(Text shown)
Design/methodology/approach
The study adopts a robust empirical approach, using manual content analysis of annual reports from ASE-listed banks. The Digital Transformation Disclosure Index (DTDI) is used to assess the extent and nature of digital transformation initiatives within these banks. The methodology is designed to provide a comprehensive evaluation of the correlation between digital transformation efforts, firm performance and gender dynamics.
Findings
The research reveals that digital transformation initiatives have a significant positive impact on the performance of ASE-listed banks. It also uncovers nuanced insights into the role of gender dynamics, indicating that gender diversity within firms influences the adoption and success of digital transformation strategies in complex ways.
Research limitations/implications
The findings of this study contribute to the understanding of digital transformation in the banking sector, offering empirical evidence on its benefits for firm performance. Additionally, the study illuminates the intricate role of gender dynamics in digital transformation, providing a new perspective on organizational diversity within the context of technological change.
Originality/value
This research pioneers in academically linking digital transformation and gender dynamics within the banking sector, addressing a notable gap and introducing a fresh academic perspective. Practically, it equips banking executives and policymakers with actionable insights for gender-inclusive digital strategies, crucial for enhanced firm performance. Methodologically, the study sets a benchmark in research innovation, using the DTDI to offer a replicable model for future investigations in this evolving field.

(Collection entries)
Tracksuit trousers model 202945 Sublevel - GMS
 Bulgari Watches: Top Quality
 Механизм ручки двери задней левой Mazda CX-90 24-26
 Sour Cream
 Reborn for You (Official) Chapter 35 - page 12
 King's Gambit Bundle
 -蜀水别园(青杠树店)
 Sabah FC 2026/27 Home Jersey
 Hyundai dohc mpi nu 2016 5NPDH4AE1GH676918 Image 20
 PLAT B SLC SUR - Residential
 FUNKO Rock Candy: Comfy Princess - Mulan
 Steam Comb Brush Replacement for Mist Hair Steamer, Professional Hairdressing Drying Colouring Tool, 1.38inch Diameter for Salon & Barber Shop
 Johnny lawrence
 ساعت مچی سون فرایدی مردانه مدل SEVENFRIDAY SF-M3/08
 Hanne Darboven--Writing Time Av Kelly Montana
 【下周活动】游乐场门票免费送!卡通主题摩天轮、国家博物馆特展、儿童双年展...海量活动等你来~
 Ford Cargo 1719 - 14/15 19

(To do) According to the study summary, what type of analysis was done on the banks' annual reports?

(Response) Manual content analysis.